Потный больше от нервного напряжения, чем от физической нагрузки, он схватил рюкзак и пакет с палкой и быстро, с трудом удерживая равновесие без костылей, отошел на несколько шагов, туда, где под ивой стояла одинокая скамейка, нахально сел и раскрыл рюкзак. Один за другим появились серый плащ, новый шарф и кепка. Быстро переодевшись, он разорвал пакет, вынул палку, сунул оберточную бумагу в рюкзак (никаких следов!), снова вскинул рюкзак на спину и, опираясь на палку, двинулся в обратную сторону. С ним все должно было получиться иначе, чем с дядей Хансом, чьи останки лежат на дне Дона, так, по крайней мере, полагали родители, хотя и рассказали бабушке совсем другую историю, про бегство в Америку. Если однажды в реке найдут шляпу и прочее, как этот факт будут интерпретировать? Инвалид Эрвин Буридан хотел поехать на пароходе в Мариуполь, но, прогуливаясь по причалу, потерял равновесие, упал в воду и утонул – раньше он был хорошим пловцом, но поди удержись на поверхности с протезом, вот, пальто с себя он снять еще сумел, но схватиться за якорную цепь уже нет, пошел на дно…

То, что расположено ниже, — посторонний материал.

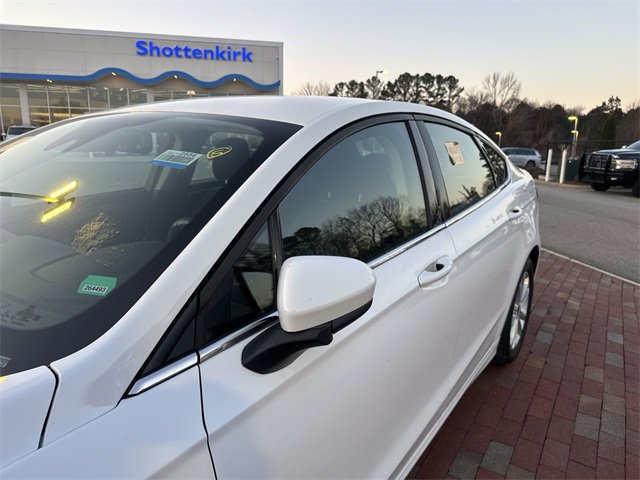 Used 2020 Ford Fusion SE image 5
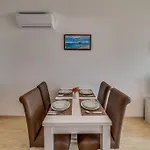 Apartcomplex Golden Bay アパートホテル ラヴダ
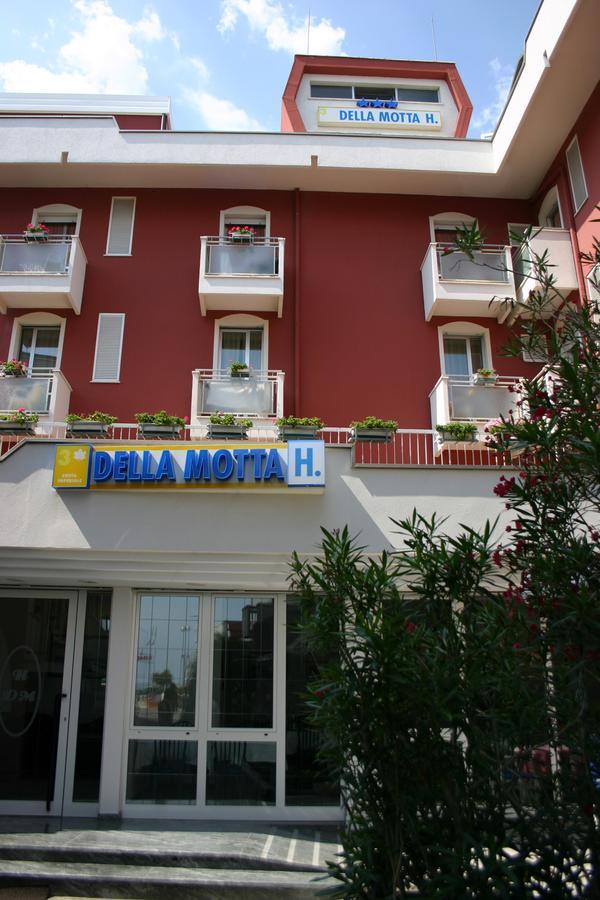 Hotel Della Motta Bellaria-Igea Marina Exteriör bild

У речного вокзала, на стоянке такси собралась длинная очередь, но Эрвин не собирался пользоваться своим правом инвалида – зачем обращать на себя внимание? Он уже привык к свободе и чувствовал себя намного увереннее, чем при отъезде из Таллина. С каждым днем его силы, как физические, так и душевные, росли и, если исключить единственную минуту слабости, в Москве, он мог быть своим состоянием доволен. Сейчас надо было только дождаться такси, поехать на вокзал, отстоять там еще одну очередь, купить билет и перед отправлением позвонить из телефона-автомата по бесплатному номеру 02. «Алло, это милиция? Дяденька, я только что видел, как на дальнем конце причала инвалид упал в воду! Приезжайте скорее, может, его еще удастся спасти!» Имитировать детские голоса он умел, не зря же играл на сцене как в лагере, так и на поселении.